I already have two full blown systems (two channel and home theater). Music sounds pretty pathetic on my computer (either my lap-top or desktop system at home). Not really interested in spending a lot of money on upgraded audio stuff for the computer when the final result is still going to be mediocre.
I do most of my studio/demo editing using some form of software and pro soundcard connected to my "real" hi-fi system. I think there is a great potential for integrating computers and hi end audio! Just look at the soundcards that Stereophile has reviewed! The integration of technology boggles the imagination! I, for one, support Stereophile's views on using computers in audio, after all, what are the Sonic Solutions workstations (and SADIE) other than task determined computers! You don't hear any audiophiles bitching about those discs that Stereophile has done with those systems because they aren't "real" audio tools!
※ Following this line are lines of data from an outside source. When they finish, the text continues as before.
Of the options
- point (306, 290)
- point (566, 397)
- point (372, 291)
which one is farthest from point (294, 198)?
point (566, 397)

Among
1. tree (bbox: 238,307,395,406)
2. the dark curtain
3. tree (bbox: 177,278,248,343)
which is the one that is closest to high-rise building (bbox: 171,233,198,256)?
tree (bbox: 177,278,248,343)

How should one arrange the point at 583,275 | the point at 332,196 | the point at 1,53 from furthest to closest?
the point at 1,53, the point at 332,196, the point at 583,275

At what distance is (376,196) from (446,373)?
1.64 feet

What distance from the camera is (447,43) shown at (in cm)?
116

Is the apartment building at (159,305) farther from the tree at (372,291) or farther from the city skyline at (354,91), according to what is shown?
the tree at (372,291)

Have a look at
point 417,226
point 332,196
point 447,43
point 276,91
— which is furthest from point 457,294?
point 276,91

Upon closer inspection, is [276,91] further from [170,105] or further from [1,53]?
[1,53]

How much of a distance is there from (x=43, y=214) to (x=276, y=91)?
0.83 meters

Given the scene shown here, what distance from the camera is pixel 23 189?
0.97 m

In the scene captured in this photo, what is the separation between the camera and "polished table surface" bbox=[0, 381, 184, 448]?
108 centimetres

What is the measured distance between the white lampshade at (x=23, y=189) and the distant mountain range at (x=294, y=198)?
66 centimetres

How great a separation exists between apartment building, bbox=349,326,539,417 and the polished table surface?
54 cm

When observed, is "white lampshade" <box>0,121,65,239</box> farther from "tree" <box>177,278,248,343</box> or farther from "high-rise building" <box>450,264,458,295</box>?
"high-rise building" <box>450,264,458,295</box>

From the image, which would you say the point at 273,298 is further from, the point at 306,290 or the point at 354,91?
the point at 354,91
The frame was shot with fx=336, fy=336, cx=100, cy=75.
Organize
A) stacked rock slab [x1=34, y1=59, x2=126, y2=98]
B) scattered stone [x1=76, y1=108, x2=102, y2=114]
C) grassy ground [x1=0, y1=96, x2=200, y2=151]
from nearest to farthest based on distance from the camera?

Only for distant FM streaming audio, or once in a while I'll pop in a CD for background music. BTW, I find MP3 to sound better than Windows Media or RealAudio. I haven't been able to get QuickTime to work for me. (wcpe.org webcasts classical music 24 hours/day in all four formats.)
Music is a somewhat intangible, difficult to define entity. However, most of us are aware of the visceral, and sometimes therapeutic, effects of music. That having been said, it is uncomprehensible for me to understand what computers, along with their associated "audiophile" sound cards, have to do with music. Interjecting ANYTHING in a musical reproduction chain will certainly produce an audible degredation in the final sound quality that comes out of a MUSIC reproduction system, i.e., amp, preamp, front end, and two speakers. Let us please stay loyal to the name of the magazine that we read: Stereophile. Leave the computers and their associated peripherals to lesser magazines which are read by those who don't understand the MUSICAL reproduction chain and experience.
Yes, I download songs from illegal websites and listen to the tracks over a pair of Grados at work. I usually do this to decide which CDs are worth buying. If a I like a song I've illegally downloaded, I almost always BUY the CD. Are there any record companies listening? This is what most music fans do! Leave the trading sites alone.